We both responded with "ok." Where do we go from here? She began rambling about hearing aids and some books she'd give us about babies and hearing loss, and even mentioned cochlear implants briefly. She was trying so hard not to overwhelm us. The one thing she said that sticks out in our mind, "Well try hearing aids, but I will be honest, they usually don't work for his level of loss." She gave us her card and stated she'd taken ear mold impressions (at which time I thought, what are those?) and said she'd call us to set up an appointment for hearing aids. The hospital had loaners we could use.
I don't remember what happened after that. Somehow we got out of there and I must have asked Jeremy to drive AJ home, and I drove his car home. While sitting in bumper to bumper traffic on Hwy 100, I called Jeremy on his cell. I was bawling. I felt like a semi had just hit me head on. Did she really just say my son is deaf? While a parent has a gut feeling, that instinct, you still hope, and pray, that somehow you are not RIGHT. I don't remember Jeremy's response. I called my Mom and shared with her, and tried my best to fight back the tears. She was still at the hospital with my Dad. In all her worry, she said everything would be ok.

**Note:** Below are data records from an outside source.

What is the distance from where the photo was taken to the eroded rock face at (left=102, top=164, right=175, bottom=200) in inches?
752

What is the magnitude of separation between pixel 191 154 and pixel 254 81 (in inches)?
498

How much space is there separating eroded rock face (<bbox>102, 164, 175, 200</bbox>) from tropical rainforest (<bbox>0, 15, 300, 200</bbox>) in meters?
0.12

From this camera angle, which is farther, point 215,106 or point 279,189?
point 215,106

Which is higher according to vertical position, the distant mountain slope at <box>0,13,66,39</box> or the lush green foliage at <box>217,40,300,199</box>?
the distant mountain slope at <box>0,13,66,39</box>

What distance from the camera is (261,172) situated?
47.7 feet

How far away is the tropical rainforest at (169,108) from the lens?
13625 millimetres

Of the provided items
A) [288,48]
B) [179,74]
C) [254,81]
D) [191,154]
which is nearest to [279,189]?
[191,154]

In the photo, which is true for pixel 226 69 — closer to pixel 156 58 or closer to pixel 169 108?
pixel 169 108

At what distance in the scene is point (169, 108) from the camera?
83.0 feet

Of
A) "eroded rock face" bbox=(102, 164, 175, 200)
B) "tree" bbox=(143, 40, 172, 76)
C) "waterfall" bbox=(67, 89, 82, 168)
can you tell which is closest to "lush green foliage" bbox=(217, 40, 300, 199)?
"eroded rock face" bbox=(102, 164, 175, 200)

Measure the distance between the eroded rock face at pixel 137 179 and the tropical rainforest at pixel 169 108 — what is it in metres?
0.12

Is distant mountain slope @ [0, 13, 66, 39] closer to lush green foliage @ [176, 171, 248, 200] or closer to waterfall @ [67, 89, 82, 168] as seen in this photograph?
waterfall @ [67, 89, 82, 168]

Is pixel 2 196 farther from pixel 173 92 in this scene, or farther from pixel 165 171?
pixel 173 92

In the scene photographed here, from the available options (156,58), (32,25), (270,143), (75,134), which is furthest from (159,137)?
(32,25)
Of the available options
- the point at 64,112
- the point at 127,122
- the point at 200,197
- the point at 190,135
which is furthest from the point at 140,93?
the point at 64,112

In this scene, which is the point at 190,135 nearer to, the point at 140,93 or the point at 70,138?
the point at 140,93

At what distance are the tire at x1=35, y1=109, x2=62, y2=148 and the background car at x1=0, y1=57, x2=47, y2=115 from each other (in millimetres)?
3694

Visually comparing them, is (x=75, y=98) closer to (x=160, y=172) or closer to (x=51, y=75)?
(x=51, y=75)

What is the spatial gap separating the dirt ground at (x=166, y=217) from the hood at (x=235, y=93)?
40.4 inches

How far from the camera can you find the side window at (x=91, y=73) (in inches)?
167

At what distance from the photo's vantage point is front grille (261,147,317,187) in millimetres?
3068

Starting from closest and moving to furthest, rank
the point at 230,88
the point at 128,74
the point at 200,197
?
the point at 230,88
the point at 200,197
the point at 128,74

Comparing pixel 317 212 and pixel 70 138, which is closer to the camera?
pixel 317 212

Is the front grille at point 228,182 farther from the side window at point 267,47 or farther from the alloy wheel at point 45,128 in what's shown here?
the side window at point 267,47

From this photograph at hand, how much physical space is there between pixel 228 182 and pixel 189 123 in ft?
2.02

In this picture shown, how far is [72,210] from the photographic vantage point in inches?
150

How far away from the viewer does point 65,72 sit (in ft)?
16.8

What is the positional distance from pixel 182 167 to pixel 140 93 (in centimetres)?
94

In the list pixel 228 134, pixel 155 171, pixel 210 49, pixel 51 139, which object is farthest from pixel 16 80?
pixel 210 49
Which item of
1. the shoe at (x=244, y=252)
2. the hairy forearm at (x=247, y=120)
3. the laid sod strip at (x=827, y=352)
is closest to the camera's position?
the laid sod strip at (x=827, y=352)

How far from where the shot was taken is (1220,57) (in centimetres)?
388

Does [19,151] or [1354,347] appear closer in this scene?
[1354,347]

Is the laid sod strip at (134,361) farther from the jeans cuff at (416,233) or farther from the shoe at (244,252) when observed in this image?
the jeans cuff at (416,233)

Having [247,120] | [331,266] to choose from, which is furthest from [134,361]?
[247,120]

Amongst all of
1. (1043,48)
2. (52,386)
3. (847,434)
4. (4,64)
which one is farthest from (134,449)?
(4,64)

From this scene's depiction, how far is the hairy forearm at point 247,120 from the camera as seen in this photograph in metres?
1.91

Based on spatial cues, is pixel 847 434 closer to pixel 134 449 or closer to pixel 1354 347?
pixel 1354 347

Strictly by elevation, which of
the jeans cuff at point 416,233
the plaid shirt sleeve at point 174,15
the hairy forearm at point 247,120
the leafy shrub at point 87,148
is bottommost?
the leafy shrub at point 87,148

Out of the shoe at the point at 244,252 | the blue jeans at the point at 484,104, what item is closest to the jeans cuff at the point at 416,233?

We arrived home and AJ went down fairly quickly. I pulled out the books the audi had given us at the hospital and tried to make sense of them on the couch. The only part that made sense that night was the section of paragraphs written by parents of deaf/HOH children. We called a few people to share the test results, all the while keeping our feelings hidden. We didn't talk much, we just sort of sat on the couch and "existed". We may have known he had "A" hearing loss, but I don't think we expected her to say he couldn't hear anything.
I couldn't tell you how we grieved, our when we did it, but we did. I can tell you that while people constantly tried to diminish our loss of our son's hearing, we felt that loss everyday.
Here we are, a year later, on the road to cochlear implants. How blessed are we to live in a world with such technology that is going to allow my son to hear?! While the road has not been easy, by any means. It is what we know. We know NO DIFFERENT.
I am now educated about a culture I really had no idea about before AJ was diagnosed. We are learning a new language, sign language. We had always planned on teaching AJ spanish, making him bilingual. Well, now he'll still be bilingual, with english and sign language as his two languages. I know so many acronyms, it makes my head spin. I know how to read an audiogram, what a booth testing is, what an ABR is, what dBs and frequencies are, how sound is conducted through natural hearing, and how it works with an implant. I can put AJ's hearing aids in with ease. A whole new world in just a year. I wasn't sure how I'd feel when this day came, but in all honestly, I'm ok.